Oleh sebab itu, lanjut Ilwani, perekaman ketika pembahasan anggaran itu penting agar jelas dari awal siapa pengusulnya. Sehingga, ketika ada persoalan terkait anggaran tersebut bisa langsung diketahui siapa pengusulnya.
“Agar semua jelas. Jelas pengusulnya dan jelas programnya. Ingat anggaran itu harus rasional dan jangan ada anggaran yang bersifat siluman,” imbuhnya.
Terkait adanya perekaman ketika pembahasan anggaran juga disampaikan Ilwani di Rapat Paripurna di Gedung DPRD Kudus yang juga dihadiri oleh Bupati Kudus, Hartopo, belum lama ini.
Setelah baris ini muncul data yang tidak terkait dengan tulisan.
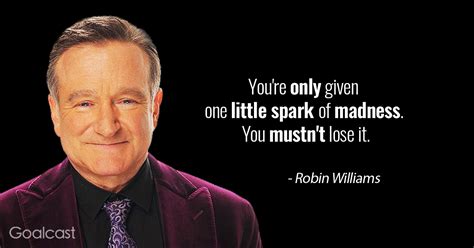 When you have a great audience, you can just keep going and finding new things.. 20 Funny and Profound Robin Williams Quotes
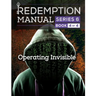 Redemption Manual 6.0 - Book 4: Operating Invisible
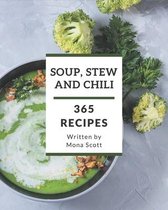 365 Soup, Stew and Chili Recipes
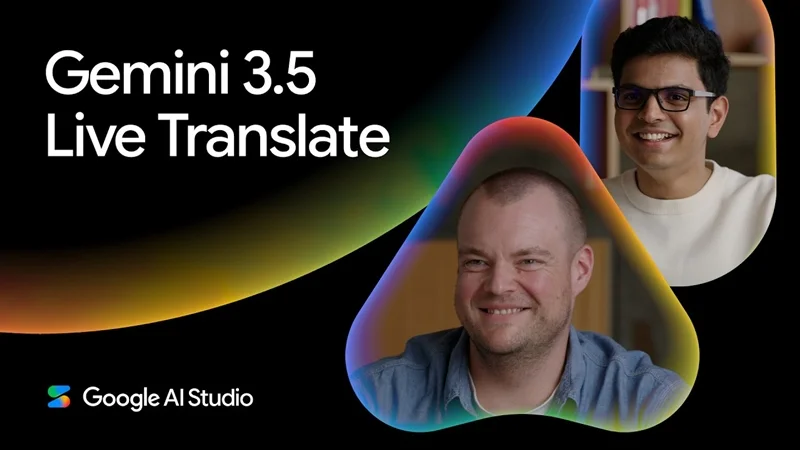 Gemini 3.5 Live Translate được triển khai trên những nền tảng nào?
Sementara itu saat dikonfirmasi, Hartopo mengatakan, tak mempermasalahkan usulan perekaman tersebut.
Baca juga: Diharap Mampu Tingkatkan PAD Kudus, Ranperda Pajak dan Restribusi Daerah Disahkan
“Ya ndak apa-apa sih. Masalah kayak gitu kan mungkin barangkali masalah di rapat komisi ya. Jadi untuk rekaman itu karena selama ini mungkin apa yang jadi keputusan komisi ketika di banggar tidak sesuai,” ujarnya.
Hal itu, lanjutnya, bisa disinkronkan. Ia pun tak mempermasalahkan, kalau memang bisa ditindaklanjuti sehingga nantinya keputusan ada bukti tulisan fisik maupun rekaman.
“Kalau memang bisa ditindaklanjuti, kita tidak apa-apa. Jadi nanti ada bukti tulisan fisik maupun rekaman,” imbuhnya.